Work required:
In the entries that follow, the lines from the line containing "bruder® Feuerwehrleiterwagen mit" up to and including the line containing "gespot range rover" must be copied exactly, with pictures omitted.

Supplied data:
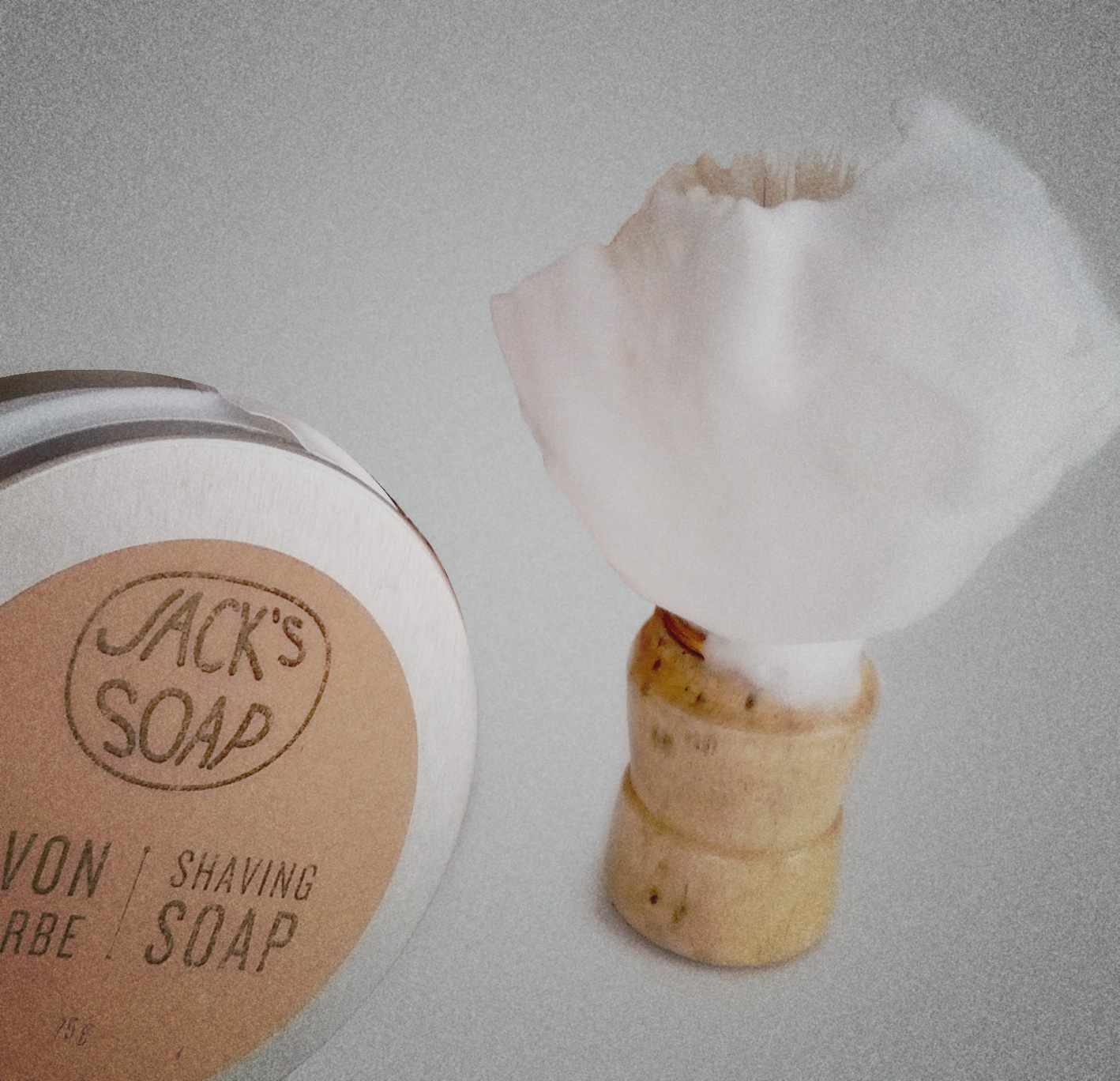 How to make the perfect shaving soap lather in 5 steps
==
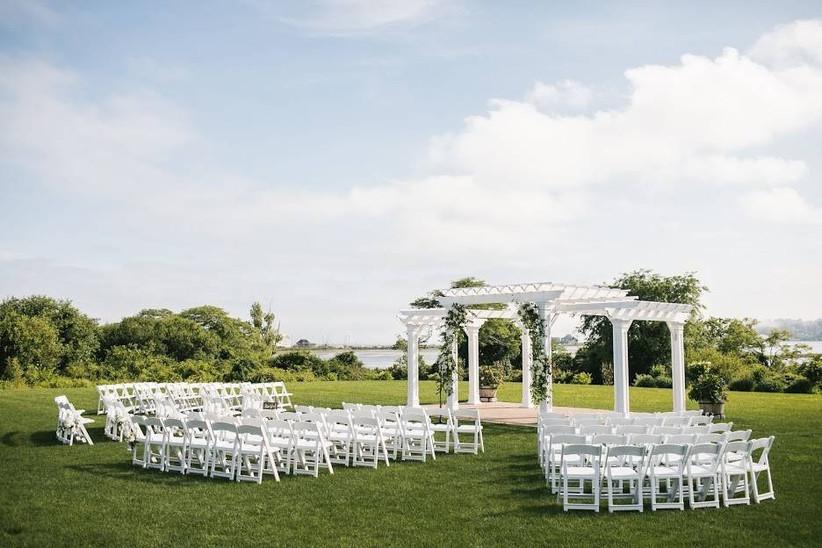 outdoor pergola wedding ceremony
---
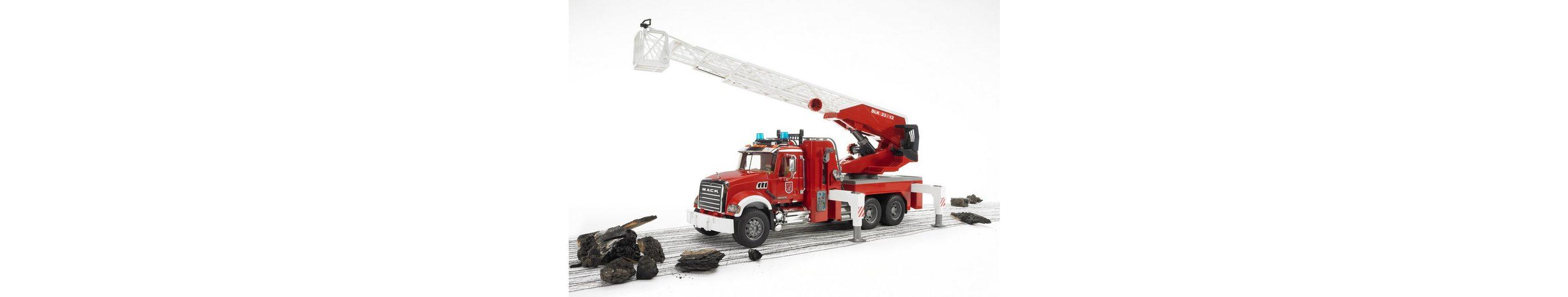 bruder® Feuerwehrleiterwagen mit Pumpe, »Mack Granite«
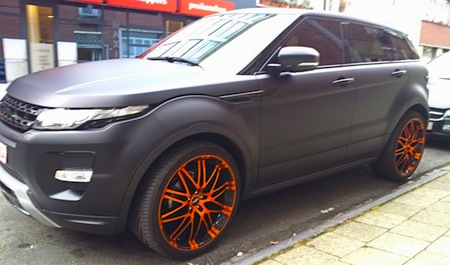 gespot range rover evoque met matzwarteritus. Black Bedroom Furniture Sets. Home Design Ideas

Task response:
 bruder® Feuerwehrleiterwagen mit Pumpe, »Mack Granite«
 gespot range rover evoque met matzwarteritus. Black Bedroom Furniture Sets. Home Design Ideas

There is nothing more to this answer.